Disable Download Button on the SageMaker Jupyter Notebook
Amazon SageMaker notebook instance is a managed ML compute instance that runs the Jupyter Notebook Application. The Jupyter notebook enables you to fetch raw files and download them, and even exposes a download button. Due to security and compliant reasons, you would want to limit your data scientists to access data from the notebook instance only and would like to restrict them from downloading the data to their local machines.
You can achieve this by updating the jupyter_notebook_config.py
file, overriding the c.ContentsManager.files_handler_class
parameter. This parameter is used to define the handler class to use when serving raw file requests.
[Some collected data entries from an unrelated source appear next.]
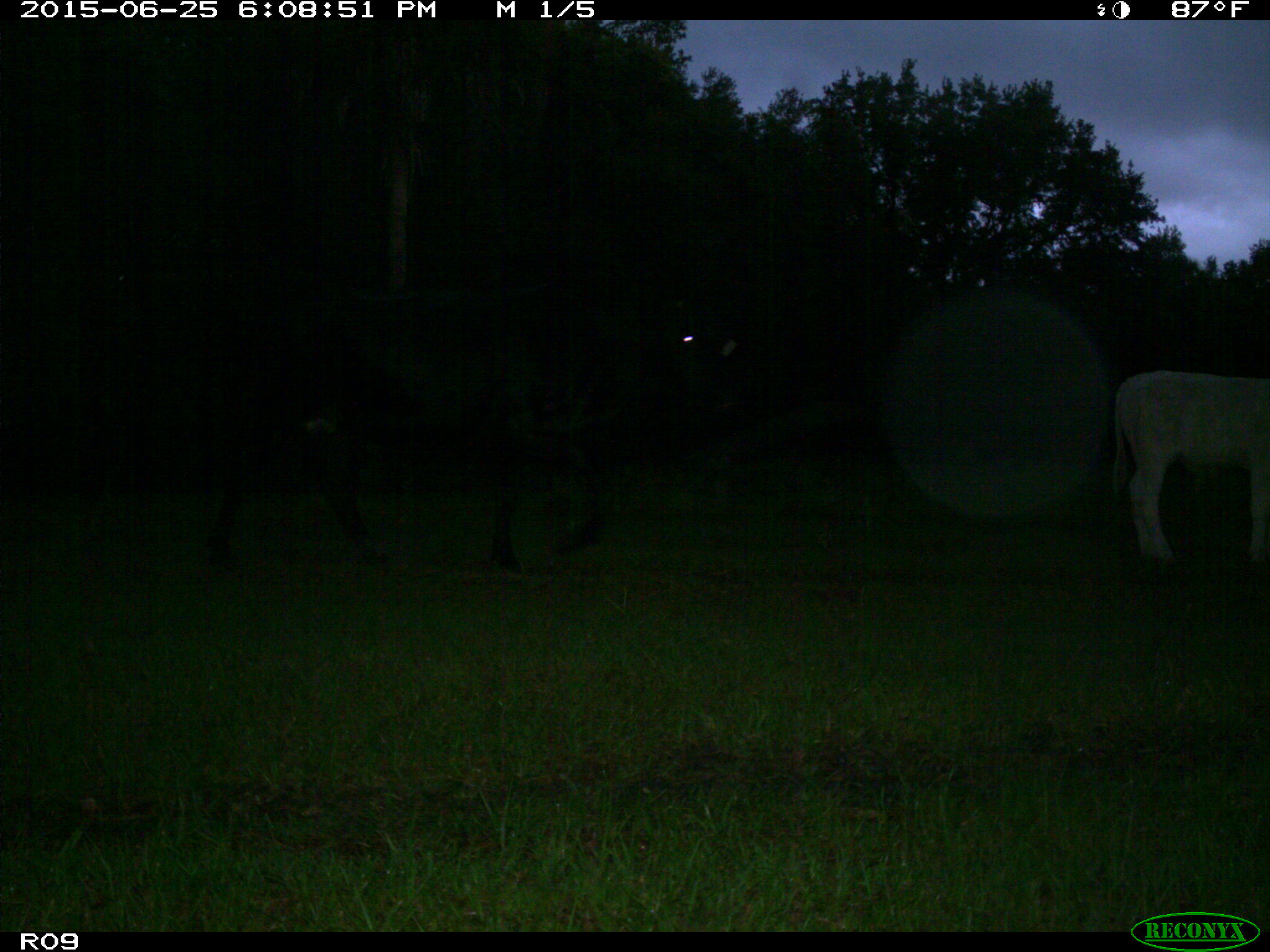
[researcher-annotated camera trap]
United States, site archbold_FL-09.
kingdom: Animalia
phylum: Chordata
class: Mammalia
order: Artiodactyla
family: Bovidae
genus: Bos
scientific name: Bos taurus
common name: domestic cow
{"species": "Bos taurus (domestic cow)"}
Referring the default FilesHandler class, we can create a new class that handles the HEAD and GET requests to return an HTTP 403: Forbidden error.
from tornado import web
from notebook.base.handlers import IPythonHandler
class ForbidFilesHandler(IPythonHandler):
@web.authenticated
def head(self, path):
self.log.info("HEAD: File download forbidden.")
raise web.HTTPError(403)
@web.authenticated
def get(self, path, include_body=True):
self.log.info("GET: File download forbidden.")
raise web.HTTPError(403)
Since SageMaker Notebook Instances do no persist any configuration changes or data stored outside the /home/ec2-user/SageMaker
folder, it is essential that we make these changes via a Lifecycle Configurations. You can create a Lifecycle Configuration, adding the following as the Start Notebook script.
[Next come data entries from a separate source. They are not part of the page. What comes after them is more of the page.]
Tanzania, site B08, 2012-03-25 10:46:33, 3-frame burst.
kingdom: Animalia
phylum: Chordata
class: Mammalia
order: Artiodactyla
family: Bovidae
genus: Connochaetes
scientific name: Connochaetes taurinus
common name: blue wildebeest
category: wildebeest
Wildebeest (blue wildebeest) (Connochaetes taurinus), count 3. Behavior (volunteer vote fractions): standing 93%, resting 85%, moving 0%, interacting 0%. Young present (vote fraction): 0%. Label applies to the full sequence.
# Creating ForbidFilesHandler class, overriding the default files_handler_class
cat <<END >/home/ec2-user/.jupyter/handlers.py
from tornado import web
from notebook.base.handlers import IPythonHandler
class ForbidFilesHandler(IPythonHandler):
@web.authenticated
def head(self, path):
self.log.info("HEAD: File download forbidden.")
raise web.HTTPError(403)
@web.authenticated
def get(self, path, include_body=True):
self.log.info("GET: File download forbidden.")
raise web.HTTPError(403)
END
# Updating the files_handler_class
cat <<END >>/home/ec2-user/.jupyter/jupyter_notebook_config.py
import os, sys
sys.path.append('/home/ec2-user/.jupyter/')
import handlers
c.ContentsManager.files_handler_class = 'handlers.ForbidFilesHandler'
c.ContentsManager.files_handler_params = {}
END
# Reboot the Jupyterhub notebook
reboot
The reboot statement is required at the end as you would need to restart the docker container running the Jupyterhub notebook and not the notebook instance itself for the changes to take effect.
There are other workarounds to this such as using AWS Workspaces. You can launch the Workspaces resource and access the Notebook instances via this. Another option is to use Amazon Appstream and follow a similar process to access the instances. However, these workarounds require additional management overhead, cost, and complexity and thus would generally be avoided.